(SHORT PROBLEM)
Render the lines of the entries below as a JSON list of strings, one string per line, leaving out blank lines and the pictures.

(DATA SECTION)
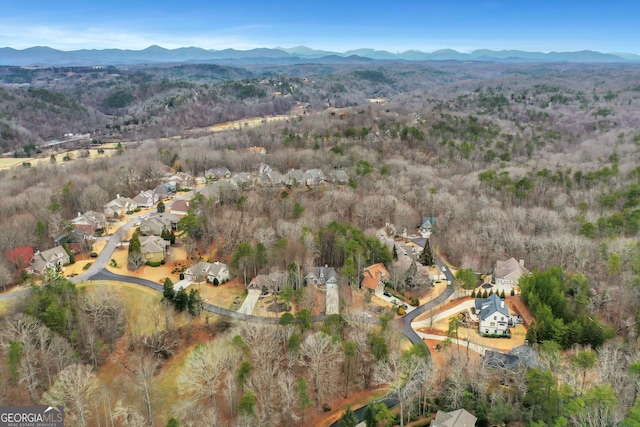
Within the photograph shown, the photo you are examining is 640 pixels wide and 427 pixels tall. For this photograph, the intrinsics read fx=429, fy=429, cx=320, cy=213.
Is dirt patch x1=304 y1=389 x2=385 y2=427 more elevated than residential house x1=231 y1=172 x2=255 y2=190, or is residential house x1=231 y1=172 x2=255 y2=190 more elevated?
residential house x1=231 y1=172 x2=255 y2=190

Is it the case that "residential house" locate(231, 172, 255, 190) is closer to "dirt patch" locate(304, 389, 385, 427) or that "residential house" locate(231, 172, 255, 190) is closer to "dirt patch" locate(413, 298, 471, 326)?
"dirt patch" locate(413, 298, 471, 326)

(CORRECT RESPONSE)
[
  "Within the photograph shown, the photo you are examining is 640 pixels wide and 427 pixels tall. For this photograph, the intrinsics read fx=429, fy=429, cx=320, cy=213.",
  "Is dirt patch x1=304 y1=389 x2=385 y2=427 more elevated than residential house x1=231 y1=172 x2=255 y2=190, or is residential house x1=231 y1=172 x2=255 y2=190 more elevated?",
  "residential house x1=231 y1=172 x2=255 y2=190",
  "Is it the case that \"residential house\" locate(231, 172, 255, 190) is closer to \"dirt patch\" locate(304, 389, 385, 427) or that \"residential house\" locate(231, 172, 255, 190) is closer to \"dirt patch\" locate(413, 298, 471, 326)?",
  "\"dirt patch\" locate(413, 298, 471, 326)"
]